Among the Anglo-Saxon nations individualism finds its limits in the existence of a stable home; it may also struggle against the State, according to the formula consecrated by Spencer, "the man versus the State." It defends its jealous autonomy from excessive legislation, from the intervention of the Government in economic conflicts or the life of the family. And it is precisely the family spirit which is becoming enfeebled in North America, under the pressure of new social conditions. The birth-rate is diminishing, and the homes of foreign immigrants are contributing busily to the formation of the new generations; the native stock inheriting good racial traditions would seem to be submerged more and more by the new human tide. A North American official writes that "the decrease in the birth-rate will lead to a complete change in the social system of the Republic."[[2]] From this will result the abandonment of the traditional austerity of the race, and the old notions of sacrifice and duty. The descendants of alien races will constitute the nation of the future. The national heritage is threatened by the invasion of Slavs and Orientals, and the fecundity of the negroes; a painful anxiety weighs upon the destinies of the race.

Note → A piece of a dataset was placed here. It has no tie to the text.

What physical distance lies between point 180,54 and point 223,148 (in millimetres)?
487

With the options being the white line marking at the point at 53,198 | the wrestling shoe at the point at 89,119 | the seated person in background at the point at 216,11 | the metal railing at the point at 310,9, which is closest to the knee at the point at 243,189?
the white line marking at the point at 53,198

The family is unstable, and divorces are increasing at an extraordinary rate. Between 1870 and 1905 the population doubled; during the same period the divorces increased sixfold and the marriages decreased. There is no fixity in the elements of variety, and the causes of this state of transition will not disappear, as they are intimately allied with the development of the industrial civilisation which has brought with it a new ideal of happiness. By emancipating men and women from the old moral principles it has modified sexual morality; by accelerating social progress it has brought an additional bitterness into the social mêlée, a greater egoism into human conflict.

Excessive and heterogeneous immigration prevents any final crystallisation; in the last ten years 8,515,000 strangers have entered into the great hospitable Union. They came from Germany, Ireland, Russia, or Southern Italy. It is calculated that the United States are able to assimilate 150,000 to 200,000 immigrants each year, but they certainly cannot welcome such an overwhelming host without anxiety.

Criminality increases; the elaboration of a common type among these men of different origin is proceeding more slowly. Doubtless beneath the shelter of the political federation of the various States a confused agglomeration of races is forming itself, and this justifies the query of Professor Ripley: "The Americans of the North," he says, "have witnessed the disappearance of the Indians and the buffalo, but can they be certain to-day that the Anglo-Saxons will survive them?"

In seeking to imitate the United States we should not forget that the civilisation of the peoples of the North presents these symptoms of decadence.

Europe offers the Latin-American democracies what the latter demand of Anglo-Saxon America, which was formed in the school of Europe. We find the practical spirit, industrialism, and political liberty in England; organisation and education in Germany; and in France inventive genius, culture, wealth, great universities, and democracy. From these ruling peoples the new Latin world must indirectly receive the legacy of Western civilisation.